While Israel has conducted remediation for four units, Washington has not yet determined whether there has been sufficient remediation in the case of the fifth unit and was still in discussions with Israel over the matter, according to Patel. The fifth unit is believed to be the Netzah Yehuda battalion of the Israel Defense Forces, which has been implicated in the 2022 death of 78-year-old Palestinian-American Omar Assad.
US findings on Assad's death
US Secretary of State Antony Blinken on April 19 said he had made determinations regarding allegations of human rights violations by Israeli forces after the Pro Publica investigative news organisation reported State Department officials had recommended Israeli units be disqualified from receiving US aid under the Leahy Laws - authored by US Senator Patrick Leahy in the late 1990s.
Following that statement, Israeli Prime Minister Benjamin Netanyahu said he would fight against sanctions imposed against Israeli units and Israeli war cabinet members Benny Gantz and Yoav Gallant both held calls with Blinken.

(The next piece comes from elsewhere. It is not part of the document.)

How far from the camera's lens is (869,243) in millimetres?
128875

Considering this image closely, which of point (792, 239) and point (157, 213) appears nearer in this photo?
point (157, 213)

Dealings with Israel have become an intense focus of US election-year politics, and House of Representatives Speaker Mike Johnson, the country's highest-ranking Republican, asked Blinken for assurances over the timely delivery of military aid to Israel included in a funding bill passed last week, Johnson's office said.
Blinken appeared to refer to Netzah Yehuda, a battalion set up in 1999 to accommodate the religious beliefs of ultra-Orthodox Jews and other religious nationalist recruits in the army, which was deployed to the West Bank until it was moved in late 2022 after US criticism. Israel reprimanded a Netzah Yehuda commander and two officers over Assad's death, which came after soldiers gagged him and cuffed his hands, but authorities said it was impossible to determine that his cause of death was caused by the soldiers' conduct.
Blinken wrote that one unit "has been acknowledged by the Israeli government to have engaged in conduct inconsistent with IDF rules and, as a result, was transferred from the West Bank to the Golan Heights in 2022."
Pressure on Netanyahu
Israel's military conduct has come under increasing scrutiny as its forces have killed some 34,500 Palestinians in Gaza, according to the enclave's health authorities, many of them women and children. The Gaza Strip has been reduced to a wasteland, and extreme food shortages have prompted fears of famine. The Israeli assault was launched in response to the Hamas attack on Israel on October 7, in which Israel says 1,200 people were killed and over 250 hostages taken.
Hamas has maintained that a permanent ceasefire and full Israeli withdrawal are prerequisites for any agreement. Conversely, Israel has affirmed its commitment to continue its operation in Gaza until Hamas is eradicated. However, Israel has recently agreed to Hamas's demand for unrestricted movement of Palestinians to northern Gaza, a concession pivotal in advancing negotiations.
Israel's possible invasion of the city of Rafah, which is the last refuge for over a million Palestinians fleeing the war, has also become a major friction point between Netanyahu's government and the Biden administration. The US opposes the invasion on humanitarian grounds and Biden told Netanyahu over a call recently that it would not support such a plan without a concrete humanitarian plan.